When gymnastics superstar Simone Biles tumbles and dances at her third Olympics this month, the choreography she plays in her floor routine will be shown on hundreds of millions of screens around the world.
Grégory Milan, the man who created it, still shakes his head when he reaches it. “I can’t quite understand it,” he said recently at the National Institute of Sport, Specialization and Performance, or Insep, in Vincennes, a suburb of Paris, where he works as a full-time dance teacher for the French national team.

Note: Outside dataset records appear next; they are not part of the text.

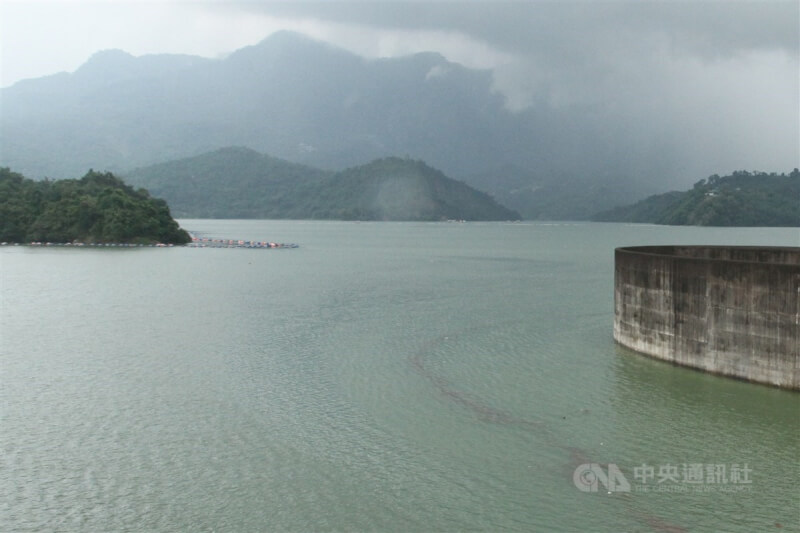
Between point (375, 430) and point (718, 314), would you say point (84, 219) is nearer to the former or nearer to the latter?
point (375, 430)

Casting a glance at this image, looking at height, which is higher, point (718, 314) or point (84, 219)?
point (84, 219)

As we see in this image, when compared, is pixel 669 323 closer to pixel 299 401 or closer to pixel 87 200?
pixel 299 401

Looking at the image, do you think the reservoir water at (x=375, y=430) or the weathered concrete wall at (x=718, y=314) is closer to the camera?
the reservoir water at (x=375, y=430)

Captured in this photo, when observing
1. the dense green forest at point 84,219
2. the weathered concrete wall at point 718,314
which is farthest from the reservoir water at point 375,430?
the dense green forest at point 84,219

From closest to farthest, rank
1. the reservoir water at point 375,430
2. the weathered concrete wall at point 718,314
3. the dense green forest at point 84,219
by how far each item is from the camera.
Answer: the reservoir water at point 375,430, the weathered concrete wall at point 718,314, the dense green forest at point 84,219

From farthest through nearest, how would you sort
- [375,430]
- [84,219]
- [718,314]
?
[84,219]
[718,314]
[375,430]

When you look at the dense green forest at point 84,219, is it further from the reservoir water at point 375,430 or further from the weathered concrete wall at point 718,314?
the weathered concrete wall at point 718,314

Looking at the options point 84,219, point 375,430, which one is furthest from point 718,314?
point 84,219

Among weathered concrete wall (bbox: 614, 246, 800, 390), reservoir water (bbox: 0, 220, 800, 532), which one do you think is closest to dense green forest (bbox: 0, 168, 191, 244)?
reservoir water (bbox: 0, 220, 800, 532)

The Biles phenomenon has brought with it something unexpected for Milan at 51: success.
Until now, Milan, a dancer and choreographer, considered his life “a series of failures,” he quipped. When he turned to gymnastics choreography full-time in 2017, he was in debt, having started a dance company that never took off, and still reeling from the psychological scars left by a tumultuous ballet career.
“I was furious with what I had experienced in the dance world,” he said. “I loved the art form so much, but the behavior of the people I had encountered in it disgusted me.”
Exercise has become an incredible balm. His pure dance background is unusual in the sport: Most choreographers who work with gymnasts are also coaches and former athletes who have an affinity for dance or have had some training on the side.
Alisée Dal Santo, a coach and choreographer who works alongside Milan at Insep, said in an interview that “it’s hard to find choreographers who can fit into this world because it’s quite restrictive.” He pointed to the need to understand the Code of Points, the rule book that governs the gymnastics judging system: “You have to build the choreography around all the required elements.”
For Milan, that was especially true of his routine for Biles, 27, who performs four high-difficulty lines on floor. “It means she has to be really comfortable,” he said. “It was open ‘Dancing with the Stars’ and I could tell he moved very well. But when she gets into gymnastics, she’s more reserved because she’s thinking about acrobatics.”
The two met for the first time in 2022, when Milan traveled to the World Champions Center, Biles’ gym, in Spring, Texas. His assignment was to create a floor routine for French gymnast Mélanie De Jesus Dos Santos, who moved to the United States to train with Biles’ French coaches Cecile and Laurent Landi.
“Simone saw what I was doing and she liked it,” Milan said. When he returned last winter to create another routine for De Jesus Dos Santos, Biles also asked to work with him. She created her Olympic routine in just six days.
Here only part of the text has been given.